* begin TEXT SEGMENT *

[Yr7-10it] digital cameras

stephen at melbpc.org.au stephen at melbpc.org.au
Sat Apr 11 03:28:01 EST 2009


Cameras With Time-Machine Powers
By DAVID POGUE nytimes

I had so much fun reviewing the Casio EX-F1 last year. Here's what I said 
about it:

"The Exilim EX-F1 (US $1,000 list price) is the world's fastest camera. 

It can snap -- are you ready for this? -- 60 photos a second. 

These are not movies; these are full six-megapixel photographs, each with 
enough resolution for a poster-sized print.

"After such a burst, you're offered three options: delete all 60 shots, 
keep all 60, or review them and pluck out the individual frames worth 
keeping.
 
"So who would ever need to take so many pictures in one second? Sports 
fans, of course. But there are many other times: when your subjects are 
wildlife (including children), explosions, splashes, bouquet tosses, 
celebrity glimpses, broadening smiles and so on.

"(As I experimented with the FX1, I couldn't help feeling that my great-
uncle Harold Edgerton would have approved. He was the M.I.T. professor 
who, in the late 1930's, pioneered the art of high-speed photography: the 
projectile piercing an apple, the splash of a milk drop, and so on.)

"In pre-record mode, you half-press the shutter button when you're 
awaiting an event that's completely unpredictable: a breaching whale, a 
geyser's eruption or a five-year-old batter connecting with the ball. The 
camera silently, repeatedly records 60 shots a second, immediately 
discarding the old to make room for the new.

"When you finally press the button fully, the camera preserves the most 
recent shots, thus effectively photographing an event that, technically 
speaking, you missed.

* end TEXT SEGMENT *

PROBLEM TO SOLVE:
Copy the camera review starting at "It can snap" and ending at "smiles and so on.", but swap "wildlife" for "pets". These entries have no connection to the camera review.

* begin GIVEN RECORDS *

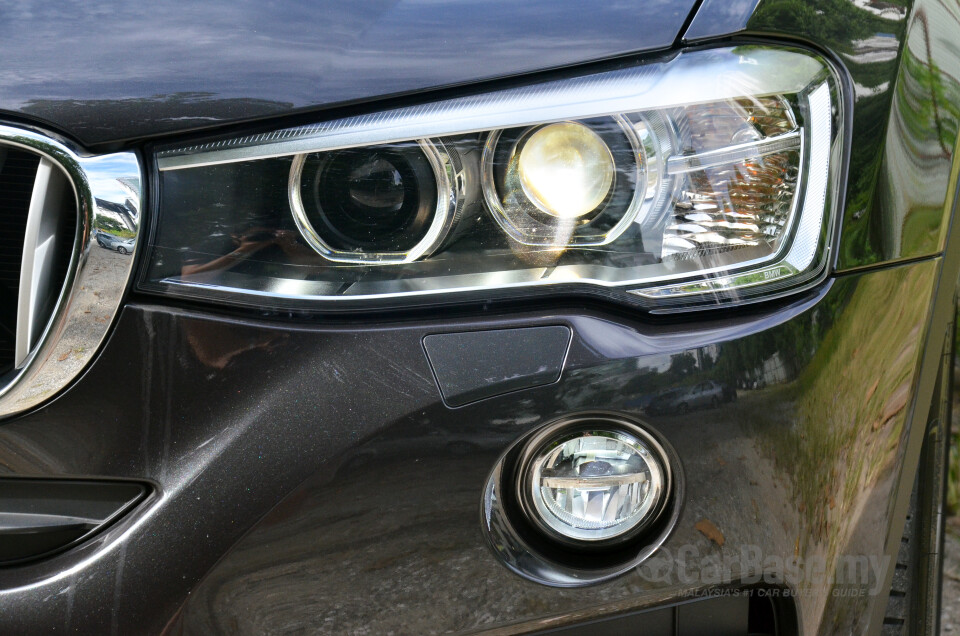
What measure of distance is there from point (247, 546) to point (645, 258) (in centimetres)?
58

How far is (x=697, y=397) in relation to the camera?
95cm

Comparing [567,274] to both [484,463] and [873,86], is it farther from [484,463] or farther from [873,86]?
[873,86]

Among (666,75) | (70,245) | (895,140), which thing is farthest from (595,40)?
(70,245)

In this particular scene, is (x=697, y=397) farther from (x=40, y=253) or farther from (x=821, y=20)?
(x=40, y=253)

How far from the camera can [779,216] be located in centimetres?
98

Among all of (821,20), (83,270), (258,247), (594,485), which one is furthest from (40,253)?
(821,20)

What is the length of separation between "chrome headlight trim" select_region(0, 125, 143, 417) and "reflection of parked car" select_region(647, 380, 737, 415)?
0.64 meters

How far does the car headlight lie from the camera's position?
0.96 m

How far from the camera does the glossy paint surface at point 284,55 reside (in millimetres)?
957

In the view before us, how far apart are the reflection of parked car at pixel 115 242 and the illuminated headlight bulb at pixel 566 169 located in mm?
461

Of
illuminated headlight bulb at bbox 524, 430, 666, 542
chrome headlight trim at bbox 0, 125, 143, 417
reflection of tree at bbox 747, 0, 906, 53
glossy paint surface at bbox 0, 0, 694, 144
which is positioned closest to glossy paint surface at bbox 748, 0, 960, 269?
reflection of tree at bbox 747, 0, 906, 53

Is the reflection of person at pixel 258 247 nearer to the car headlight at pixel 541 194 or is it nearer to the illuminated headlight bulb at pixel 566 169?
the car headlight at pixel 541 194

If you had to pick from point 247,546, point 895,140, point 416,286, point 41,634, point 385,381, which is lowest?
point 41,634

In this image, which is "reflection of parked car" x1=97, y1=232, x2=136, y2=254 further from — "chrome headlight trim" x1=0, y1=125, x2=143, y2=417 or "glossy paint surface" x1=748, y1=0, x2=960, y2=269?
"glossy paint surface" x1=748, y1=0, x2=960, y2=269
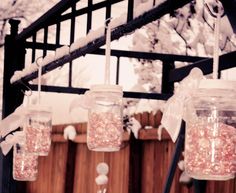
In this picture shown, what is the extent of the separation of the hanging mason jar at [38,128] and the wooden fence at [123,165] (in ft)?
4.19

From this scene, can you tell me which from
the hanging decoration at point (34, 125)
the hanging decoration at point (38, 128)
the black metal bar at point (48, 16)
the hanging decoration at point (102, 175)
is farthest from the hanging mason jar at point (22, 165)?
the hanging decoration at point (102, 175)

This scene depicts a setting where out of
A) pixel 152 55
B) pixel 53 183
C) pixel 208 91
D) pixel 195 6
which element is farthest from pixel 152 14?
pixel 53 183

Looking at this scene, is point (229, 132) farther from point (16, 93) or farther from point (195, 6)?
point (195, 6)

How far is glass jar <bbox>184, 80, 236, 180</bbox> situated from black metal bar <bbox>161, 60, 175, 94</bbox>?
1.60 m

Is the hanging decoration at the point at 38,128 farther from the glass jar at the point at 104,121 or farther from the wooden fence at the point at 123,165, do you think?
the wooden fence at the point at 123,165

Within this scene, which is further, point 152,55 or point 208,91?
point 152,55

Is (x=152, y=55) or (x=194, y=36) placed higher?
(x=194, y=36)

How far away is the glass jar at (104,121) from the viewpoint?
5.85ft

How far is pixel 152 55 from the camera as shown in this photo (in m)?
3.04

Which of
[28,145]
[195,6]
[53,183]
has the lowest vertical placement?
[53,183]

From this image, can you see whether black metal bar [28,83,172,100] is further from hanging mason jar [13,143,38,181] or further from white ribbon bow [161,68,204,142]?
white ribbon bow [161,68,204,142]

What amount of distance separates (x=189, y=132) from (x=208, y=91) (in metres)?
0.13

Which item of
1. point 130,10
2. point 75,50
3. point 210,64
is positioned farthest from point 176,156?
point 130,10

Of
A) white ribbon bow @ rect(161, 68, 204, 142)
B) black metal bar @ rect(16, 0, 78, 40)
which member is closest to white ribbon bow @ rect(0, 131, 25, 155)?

* end GIVEN RECORDS *

RIGHT ANSWER:
It can snap -- are you ready for this? -- 60 photos a second. 

These are not movies; these are full six-megapixel photographs, each with 
enough resolution for a poster-sized print.

"After such a burst, you're offered three options: delete all 60 shots, 
keep all 60, or review them and pluck out the individual frames worth 
keeping.
 
"So who would ever need to take so many pictures in one second? Sports 
fans, of course. But there are many other times: when your subjects are 
pets (including children), explosions, splashes, bouquet tosses, 
celebrity glimpses, broadening smiles and so on.